**Excerpt:**
** Start **
This faith that racism will inevitably wither away seems to have evaporated. Antiracist activism has gone from historical optimism to anthropological pessimism. If the racist is no longer an ignorant person but rather a villain, and if he is defined by his impulses or negative passions (hate, aggressive intolerance, etc.), then the evil is in him, and his case seems hopeless. The antiracist’s task is no longer to lead the “racist” towards goodness, but rather to isolate him as a carrier of evil. The “racist” must be singled out and stigmatized. The task is now only to make him powerless by imposing legal penalties, at the risk of reestablishing ideological censorship and limiting freedom of expression.
[…] With racism being illegal and illicit, and with antiracism now part of a legally enforced system of values and norms, antiracists have also ceased to stand for criticism and questioning. Through a related process, antiracist organizations are no longer functioning as an opposition to authority. They are surreptitiously becoming the underlings [auxiliaires] of authority.
[…] As the fight against racism becomes increasingly State-owned and professionalized, many antiracists have lost their status as freethinkers who oppose authority, and antiracism has taken on the face of repressive policing. Is there not a risk that the hyper-legalism of contemporary antiracism is leading it into hyper-conformism? Are antiracists forsaking the Sorbonne for the police department? Are they drifting away from the fight for justice and truth, preferring instead the dreary hunt for delinquents who say or write the wrong things? (Taguieff, 2013)
** End **
**Given records:**
** Start **
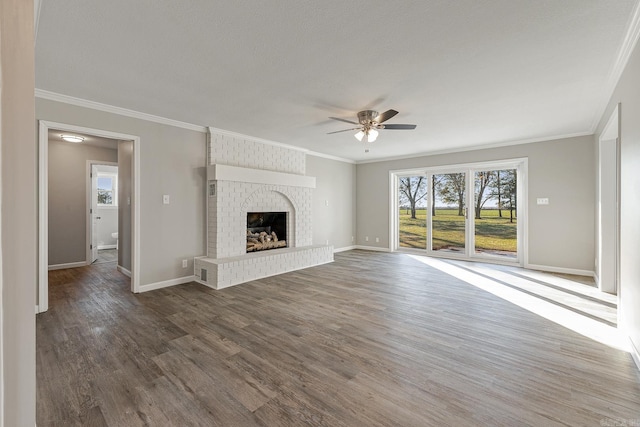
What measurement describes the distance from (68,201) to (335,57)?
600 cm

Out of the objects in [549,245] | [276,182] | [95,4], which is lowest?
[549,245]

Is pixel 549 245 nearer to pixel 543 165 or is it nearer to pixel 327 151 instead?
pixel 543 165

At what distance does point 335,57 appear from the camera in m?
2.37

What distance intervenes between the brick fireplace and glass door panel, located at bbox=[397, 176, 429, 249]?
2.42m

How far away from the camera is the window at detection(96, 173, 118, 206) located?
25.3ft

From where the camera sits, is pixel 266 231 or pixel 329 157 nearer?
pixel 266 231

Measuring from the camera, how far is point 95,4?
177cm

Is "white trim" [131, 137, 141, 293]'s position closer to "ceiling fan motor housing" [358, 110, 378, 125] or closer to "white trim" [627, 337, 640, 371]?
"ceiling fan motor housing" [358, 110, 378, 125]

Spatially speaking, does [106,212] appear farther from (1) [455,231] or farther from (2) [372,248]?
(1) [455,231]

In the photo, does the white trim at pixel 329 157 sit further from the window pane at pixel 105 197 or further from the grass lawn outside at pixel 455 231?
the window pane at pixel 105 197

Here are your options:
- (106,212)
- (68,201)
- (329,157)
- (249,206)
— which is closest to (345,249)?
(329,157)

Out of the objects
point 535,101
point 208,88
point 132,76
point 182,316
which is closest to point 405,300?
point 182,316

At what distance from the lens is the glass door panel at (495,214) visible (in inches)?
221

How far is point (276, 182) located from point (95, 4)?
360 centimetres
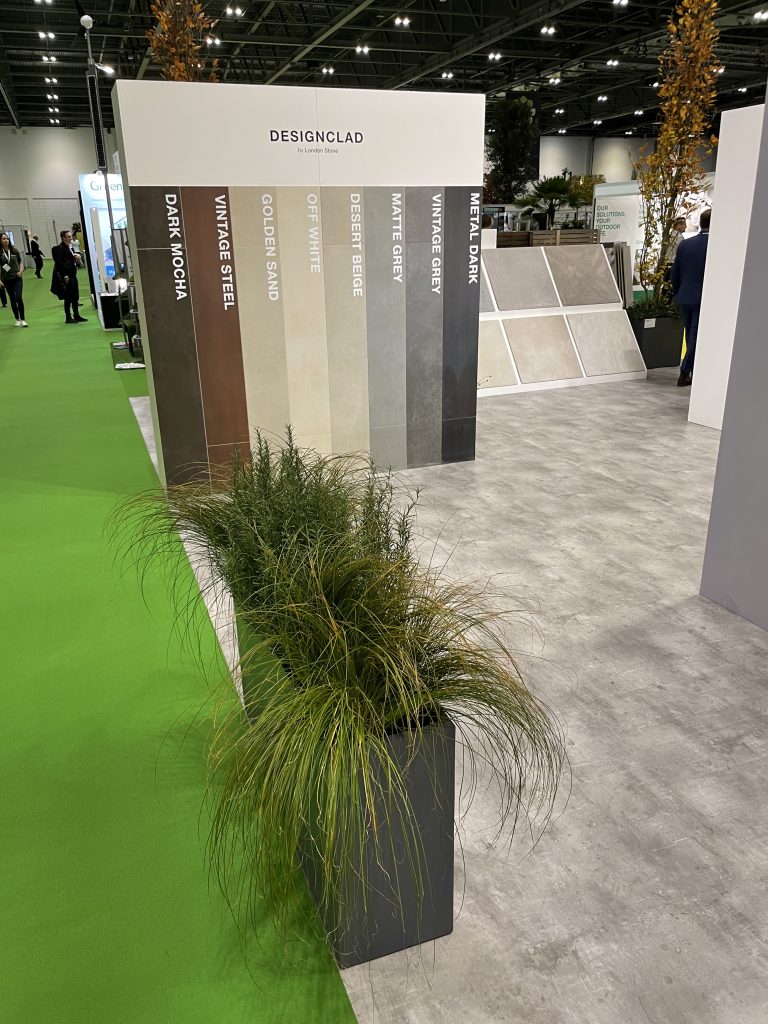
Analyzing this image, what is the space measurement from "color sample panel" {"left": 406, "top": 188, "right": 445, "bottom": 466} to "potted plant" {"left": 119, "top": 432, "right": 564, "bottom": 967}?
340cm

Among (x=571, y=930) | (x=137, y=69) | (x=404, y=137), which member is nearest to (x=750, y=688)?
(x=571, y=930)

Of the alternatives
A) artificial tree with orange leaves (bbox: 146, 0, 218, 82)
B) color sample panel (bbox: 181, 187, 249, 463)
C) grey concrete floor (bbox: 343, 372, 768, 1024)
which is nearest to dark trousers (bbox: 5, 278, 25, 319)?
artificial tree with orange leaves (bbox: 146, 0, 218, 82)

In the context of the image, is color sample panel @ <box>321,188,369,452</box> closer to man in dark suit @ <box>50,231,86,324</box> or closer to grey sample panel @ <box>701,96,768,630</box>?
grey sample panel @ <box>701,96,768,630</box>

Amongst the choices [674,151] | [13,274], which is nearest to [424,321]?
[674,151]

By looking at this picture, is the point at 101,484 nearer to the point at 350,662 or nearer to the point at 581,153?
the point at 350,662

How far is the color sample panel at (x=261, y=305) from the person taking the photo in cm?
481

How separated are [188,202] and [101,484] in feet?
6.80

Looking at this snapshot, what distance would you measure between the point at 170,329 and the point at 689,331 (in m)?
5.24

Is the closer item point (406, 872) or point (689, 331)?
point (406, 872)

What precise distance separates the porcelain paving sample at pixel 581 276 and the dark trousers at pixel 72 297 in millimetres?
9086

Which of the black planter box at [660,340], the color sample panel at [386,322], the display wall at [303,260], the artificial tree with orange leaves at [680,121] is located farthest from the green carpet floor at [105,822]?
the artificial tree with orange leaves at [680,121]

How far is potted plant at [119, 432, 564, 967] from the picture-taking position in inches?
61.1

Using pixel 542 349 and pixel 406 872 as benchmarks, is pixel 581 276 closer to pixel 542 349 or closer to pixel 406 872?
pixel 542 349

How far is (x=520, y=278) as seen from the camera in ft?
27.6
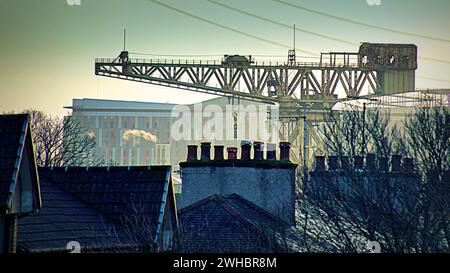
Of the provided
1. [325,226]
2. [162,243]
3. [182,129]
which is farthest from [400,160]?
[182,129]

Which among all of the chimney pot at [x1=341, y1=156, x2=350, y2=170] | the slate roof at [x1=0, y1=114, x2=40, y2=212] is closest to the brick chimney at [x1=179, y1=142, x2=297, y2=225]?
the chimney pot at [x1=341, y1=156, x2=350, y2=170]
** End **
** Start **
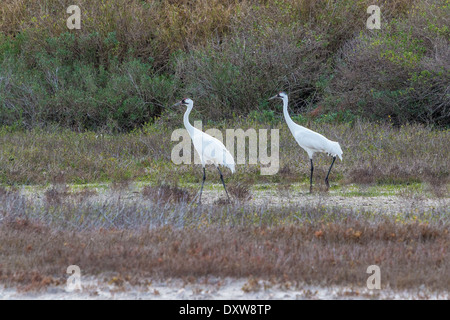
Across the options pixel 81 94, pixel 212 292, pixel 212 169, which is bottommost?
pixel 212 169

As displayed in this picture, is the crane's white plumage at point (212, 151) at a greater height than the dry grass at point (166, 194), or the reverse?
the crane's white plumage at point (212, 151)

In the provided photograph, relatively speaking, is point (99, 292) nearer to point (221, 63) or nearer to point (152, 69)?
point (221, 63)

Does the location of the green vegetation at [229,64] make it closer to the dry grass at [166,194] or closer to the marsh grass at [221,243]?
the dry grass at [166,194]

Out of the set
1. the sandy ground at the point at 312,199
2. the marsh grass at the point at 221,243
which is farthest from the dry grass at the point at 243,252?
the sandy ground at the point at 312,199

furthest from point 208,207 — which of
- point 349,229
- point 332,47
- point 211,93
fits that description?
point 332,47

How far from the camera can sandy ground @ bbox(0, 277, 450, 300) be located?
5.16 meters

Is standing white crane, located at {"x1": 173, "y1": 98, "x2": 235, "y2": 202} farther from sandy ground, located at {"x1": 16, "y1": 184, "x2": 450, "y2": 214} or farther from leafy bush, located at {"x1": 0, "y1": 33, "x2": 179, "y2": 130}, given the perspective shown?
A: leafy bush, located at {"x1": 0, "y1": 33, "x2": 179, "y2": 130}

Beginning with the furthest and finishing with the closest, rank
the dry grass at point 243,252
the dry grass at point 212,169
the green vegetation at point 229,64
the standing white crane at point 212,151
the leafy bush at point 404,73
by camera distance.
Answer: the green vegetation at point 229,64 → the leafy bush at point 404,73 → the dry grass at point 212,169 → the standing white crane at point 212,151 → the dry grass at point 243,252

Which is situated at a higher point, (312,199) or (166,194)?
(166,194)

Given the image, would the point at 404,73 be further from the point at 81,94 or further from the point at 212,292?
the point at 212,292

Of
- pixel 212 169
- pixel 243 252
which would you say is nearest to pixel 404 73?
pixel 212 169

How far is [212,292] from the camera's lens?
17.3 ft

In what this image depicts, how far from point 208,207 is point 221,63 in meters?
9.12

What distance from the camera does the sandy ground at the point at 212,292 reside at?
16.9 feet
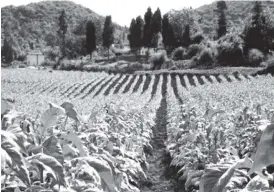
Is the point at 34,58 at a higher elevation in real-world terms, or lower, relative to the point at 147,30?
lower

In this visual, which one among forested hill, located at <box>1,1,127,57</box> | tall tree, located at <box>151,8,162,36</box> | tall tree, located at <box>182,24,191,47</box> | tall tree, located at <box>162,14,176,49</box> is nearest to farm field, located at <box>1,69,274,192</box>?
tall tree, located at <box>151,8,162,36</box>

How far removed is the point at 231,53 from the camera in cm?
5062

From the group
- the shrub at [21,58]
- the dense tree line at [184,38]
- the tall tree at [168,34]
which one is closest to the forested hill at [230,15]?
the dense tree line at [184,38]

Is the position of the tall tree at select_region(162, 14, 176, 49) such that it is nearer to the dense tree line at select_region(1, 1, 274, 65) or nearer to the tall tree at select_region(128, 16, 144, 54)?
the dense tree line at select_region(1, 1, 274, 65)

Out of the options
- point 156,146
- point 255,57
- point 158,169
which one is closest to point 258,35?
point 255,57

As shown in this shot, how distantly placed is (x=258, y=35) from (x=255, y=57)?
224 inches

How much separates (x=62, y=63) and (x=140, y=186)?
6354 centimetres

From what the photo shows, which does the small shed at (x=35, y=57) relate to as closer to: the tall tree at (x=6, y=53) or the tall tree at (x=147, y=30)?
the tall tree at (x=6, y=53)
** End **
From the excerpt on antiracism above, copy word for word the passage from "This faith that" up to and including "freedom of expression.".

This faith that racism will inevitably wither away seems to have evaporated. Antiracist activism has gone from historical optimism to anthropological pessimism. If the racist is no longer an ignorant person but rather a villain, and if he is defined by his impulses or negative passions (hate, aggressive intolerance, etc.), then the evil is in him, and his case seems hopeless. The antiracist’s task is no longer to lead the “racist” towards goodness, but rather to isolate him as a carrier of evil. The “racist” must be singled out and stigmatized. The task is now only to make him powerless by imposing legal penalties, at the risk of reestablishing ideological censorship and limiting freedom of expression.